If you’re looking to diversify your portfolio look no further than U.S. treasury savings bonds. These bonds are highly liquid investments that promise generous returns even in times of high inflation. Like we are experiencing now in the U.S. A big advantage of treasury savings bonds is that returns are guaranteed. That is, they are backed by the full faith and credit of the U.S. government. And though its debt is high, the U.S. has never defaulted on its debt. Here are the three best treasury investments for beginner investors.
What Are Bonds?
A bond is a fixed-income investment security that represents a loan made by the investor (bond holder) to a borrower. If you purchase treasuries, you are the investor, and the U.S. government is the borrower.
Here are the three best treasury investments for beginner investors:
Series EE Savings Bonds
These are considered low risk investments that earn interest over 30 years. The biggest advantage of Series EE bonds is the government guarantees your investment will double in value in 20 years. This incentivizes the investor to hold the bond for at least 20 years if not to maturity. Interest on these bonds compounds semiannually as a new interest rate is applied every 6 months. Rather than paying interest back to the bondholder, interest is added to the initial principal to create a new principal. Future interest payments are based on the new principal and the accumulation of previously earned interests [TreasuryDirect].
Do I have to pay taxes? – Series EE Bonds are exempt from State taxes. Additionally, bondholders can choose to pay their taxes on their earnings in the year that it is earned or defer to when the bond is redeemed.

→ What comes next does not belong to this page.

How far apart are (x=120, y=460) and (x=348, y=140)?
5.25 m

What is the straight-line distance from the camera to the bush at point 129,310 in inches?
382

Am I protected against inflation? – Series EE Bonds do not consider inflation.
Series I Savings Bonds
Similar to series EE bonds, series I bonds are considered low risk highly liquid investments. This particular treasury bond, however, is inflation protected. This is done by adjusting the bond interest rate periodically to keep up with inflation. Currently, interest rates are adjusted in April and November of each year. Like the series EE savings bonds, each time interest rates are adjusted, the previous interests are added to the initial principal. Therefore, bond holders get the benefit of semiannual compounding interest. To determine interest, the government considers the current CPI then adds a fix markup. Bonds mature in 30 years however the bond holder can redeem the bond before this time. Keep in mind that there is a penalty if bond holders redeem the bond before 5 years [TreasuryDirect]. Series I bonds are considered good treasury investments for beginner investors.
How does this affect my taxes? – Series I savings bonds are exempt from State taxes. Additionally, bondholders can choose to pay their taxes on their earnings in the year that it is earned or defer to when the bond is redeemed.
Am I protected against inflation? – Series I savings bonds are inflation protected.
Treasury Inflation Protected Securities
TIPS are unique treasury securities in that not only is the interest rate adjusted for inflation but also the principal balance returned to the bondholder. TIPS are adjusted every 6 months for inflation. Therefore, TIPS bondholders do not have to worry about the value of their returns being eroded by inflation. The minimum a principal returned to the bond holder is the original amount loaned. However, the returned principal is adjusted for inflation allowing the bondholder to receive additional payment on top of their original principal.
How does this affect my taxes? – TIPS are exempt from State taxes.
Am I protected against inflation? – TIPS are inflation protected.